▶ [DOCUMENT EXCERPT]:
_ _ _
I am a currently a researcher in Baltimore, Maryland at the Johns Hopkins Bloomberg School of Public Health, after having recently graduated with my PhD at Yale University in the Department of Epidemiology of Microbial Diseases. I also have a masters in public health degree and I double majored at the University of Wisconsin - Madison in Genetics and German.
I tutor algebra, geometry, biostatistics, German, and Russian. Before completing my doctorate, I tutored masters students and undergraduates in biostatistics and epidemiology. I really enjoy teaching statistics because it has so many important applications for the real-world. Since I am interested in health outcomes, I am interested in seeing how certain factors increase or decrease our risk for disease. But you can use statistics for more things that are more fun - like making models for fantasy football or baseball.
_ _ _
▶ [PROVIDED MATERIAL]:

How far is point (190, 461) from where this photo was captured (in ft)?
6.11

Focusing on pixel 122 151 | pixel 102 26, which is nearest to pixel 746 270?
_ _ _
▶ [EXERCISE BRIEF]:
According to the tutor biography, which subjects does the writer tutor? None of the data is needed for this.

▶ [YOUR SOLUTION]:
Algebra, geometry, biostatistics, German, and Russian.